_GIVEN REQUEST_
Lay out every line of the records below as a JSON list of strings, one string per line, with blank lines omitted.

_DATASET ROWS_
((
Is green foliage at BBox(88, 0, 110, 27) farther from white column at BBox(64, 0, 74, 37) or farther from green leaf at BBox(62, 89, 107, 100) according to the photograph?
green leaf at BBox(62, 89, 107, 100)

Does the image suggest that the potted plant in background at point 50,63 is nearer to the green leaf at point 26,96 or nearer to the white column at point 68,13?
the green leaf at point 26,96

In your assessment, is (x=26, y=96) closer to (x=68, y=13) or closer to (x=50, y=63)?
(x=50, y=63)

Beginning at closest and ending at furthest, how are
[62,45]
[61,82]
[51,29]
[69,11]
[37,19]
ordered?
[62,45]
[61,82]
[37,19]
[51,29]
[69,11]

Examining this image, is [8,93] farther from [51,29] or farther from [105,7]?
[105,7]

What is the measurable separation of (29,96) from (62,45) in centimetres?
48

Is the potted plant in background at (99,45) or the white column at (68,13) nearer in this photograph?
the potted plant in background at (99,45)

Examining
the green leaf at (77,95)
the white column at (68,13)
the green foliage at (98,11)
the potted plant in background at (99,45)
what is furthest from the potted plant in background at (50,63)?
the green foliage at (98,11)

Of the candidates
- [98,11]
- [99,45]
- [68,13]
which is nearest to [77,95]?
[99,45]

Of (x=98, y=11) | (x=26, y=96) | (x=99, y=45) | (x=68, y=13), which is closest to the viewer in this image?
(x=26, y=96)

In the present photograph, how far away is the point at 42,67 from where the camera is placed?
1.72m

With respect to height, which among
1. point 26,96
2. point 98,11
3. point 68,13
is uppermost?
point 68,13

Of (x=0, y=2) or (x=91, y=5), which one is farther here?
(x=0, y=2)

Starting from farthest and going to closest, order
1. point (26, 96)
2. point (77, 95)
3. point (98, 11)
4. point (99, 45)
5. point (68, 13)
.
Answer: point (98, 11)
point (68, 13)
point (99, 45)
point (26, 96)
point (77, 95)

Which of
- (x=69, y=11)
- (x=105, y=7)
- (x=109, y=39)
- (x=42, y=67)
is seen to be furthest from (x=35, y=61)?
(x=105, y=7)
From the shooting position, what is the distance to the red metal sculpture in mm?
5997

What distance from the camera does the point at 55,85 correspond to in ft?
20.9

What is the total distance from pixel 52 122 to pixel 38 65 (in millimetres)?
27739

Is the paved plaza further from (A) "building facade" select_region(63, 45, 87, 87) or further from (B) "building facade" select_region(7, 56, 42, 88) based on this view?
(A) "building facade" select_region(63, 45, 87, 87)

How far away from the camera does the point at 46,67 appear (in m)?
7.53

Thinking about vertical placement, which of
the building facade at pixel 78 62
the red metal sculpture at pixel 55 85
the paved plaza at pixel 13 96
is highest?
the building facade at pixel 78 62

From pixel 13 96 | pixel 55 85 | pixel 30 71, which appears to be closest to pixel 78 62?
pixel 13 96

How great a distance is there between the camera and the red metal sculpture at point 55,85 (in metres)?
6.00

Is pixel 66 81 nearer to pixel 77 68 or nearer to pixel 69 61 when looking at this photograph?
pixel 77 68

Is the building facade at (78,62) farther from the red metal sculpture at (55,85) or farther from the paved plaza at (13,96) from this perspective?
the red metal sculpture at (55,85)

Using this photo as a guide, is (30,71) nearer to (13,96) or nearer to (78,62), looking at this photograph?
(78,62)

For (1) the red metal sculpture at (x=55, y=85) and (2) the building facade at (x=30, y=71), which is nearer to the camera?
))
_WRITTEN SOLUTION_
[
  "Is green foliage at BBox(88, 0, 110, 27) farther from white column at BBox(64, 0, 74, 37) or farther from green leaf at BBox(62, 89, 107, 100) according to the photograph?",
  "green leaf at BBox(62, 89, 107, 100)",
  "Does the image suggest that the potted plant in background at point 50,63 is nearer to the green leaf at point 26,96 or nearer to the white column at point 68,13?",
  "the green leaf at point 26,96",
  "In your assessment, is (x=26, y=96) closer to (x=68, y=13) or closer to (x=50, y=63)?",
  "(x=50, y=63)",
  "Beginning at closest and ending at furthest, how are",
  "[62,45]",
  "[61,82]",
  "[51,29]",
  "[69,11]",
  "[37,19]",
  "ordered?",
  "[62,45]",
  "[61,82]",
  "[37,19]",
  "[51,29]",
  "[69,11]",
  "Examining this image, is [8,93] farther from [51,29] or farther from [105,7]?",
  "[105,7]",
  "What is the measurable separation of (29,96) from (62,45) in centimetres?",
  "48",
  "Is the potted plant in background at (99,45) or the white column at (68,13) nearer in this photograph?",
  "the potted plant in background at (99,45)",
  "Examining",
  "the green leaf at (77,95)",
  "the white column at (68,13)",
  "the green foliage at (98,11)",
  "the potted plant in background at (99,45)",
  "what is furthest from the potted plant in background at (50,63)?",
  "the green foliage at (98,11)",
  "Of the candidates",
  "- [98,11]",
  "- [99,45]",
  "- [68,13]",
  "which is nearest to [77,95]?",
  "[99,45]",
  "Of (x=98, y=11) | (x=26, y=96) | (x=99, y=45) | (x=68, y=13), which is closest to the viewer in this image?",
  "(x=26, y=96)",
  "In the present photograph, how far away is the point at 42,67 from where the camera is placed?",
  "1.72m",
  "With respect to height, which among",
  "1. point 26,96",
  "2. point 98,11",
  "3. point 68,13",
  "is uppermost?",
  "point 68,13",
  "Of (x=0, y=2) or (x=91, y=5), which one is farther here?",
  "(x=0, y=2)",
  "Starting from farthest and going to closest, order",
  "1. point (26, 96)",
  "2. point (77, 95)",
  "3. point (98, 11)",
  "4. point (99, 45)",
  "5. point (68, 13)",
  ".",
  "Answer: point (98, 11)",
  "point (68, 13)",
  "point (99, 45)",
  "point (26, 96)",
  "point (77, 95)",
  "Which of",
  "- (x=69, y=11)",
  "- (x=105, y=7)",
  "- (x=109, y=39)",
  "- (x=42, y=67)",
  "is seen to be furthest from (x=35, y=61)?",
  "(x=105, y=7)",
  "From the shooting position, what is the distance to the red metal sculpture in mm?",
  "5997",
  "What distance from the camera does the point at 55,85 correspond to in ft?",
  "20.9",
  "What is the total distance from pixel 52 122 to pixel 38 65 (in millimetres)?",
  "27739",
  "Is the paved plaza further from (A) \"building facade\" select_region(63, 45, 87, 87) or further from (B) \"building facade\" select_region(7, 56, 42, 88) based on this view?",
  "(A) \"building facade\" select_region(63, 45, 87, 87)",
  "How far away from the camera does the point at 46,67 appear (in m)?",
  "7.53",
  "Thinking about vertical placement, which of",
  "the building facade at pixel 78 62",
  "the red metal sculpture at pixel 55 85",
  "the paved plaza at pixel 13 96",
  "is highest?",
  "the building facade at pixel 78 62",
  "From pixel 13 96 | pixel 55 85 | pixel 30 71, which appears to be closest to pixel 78 62?",
  "pixel 13 96",
  "How great a distance is there between the camera and the red metal sculpture at point 55,85 (in metres)?",
  "6.00",
  "Is pixel 66 81 nearer to pixel 77 68 or nearer to pixel 69 61 when looking at this photograph?",
  "pixel 77 68",
  "Is the building facade at (78,62) farther from the red metal sculpture at (55,85) or farther from the paved plaza at (13,96) from this perspective?",
  "the red metal sculpture at (55,85)",
  "Using this photo as a guide, is (30,71) nearer to (13,96) or nearer to (78,62), looking at this photograph?",
  "(78,62)",
  "For (1) the red metal sculpture at (x=55, y=85) and (2) the building facade at (x=30, y=71), which is nearer to the camera?"
]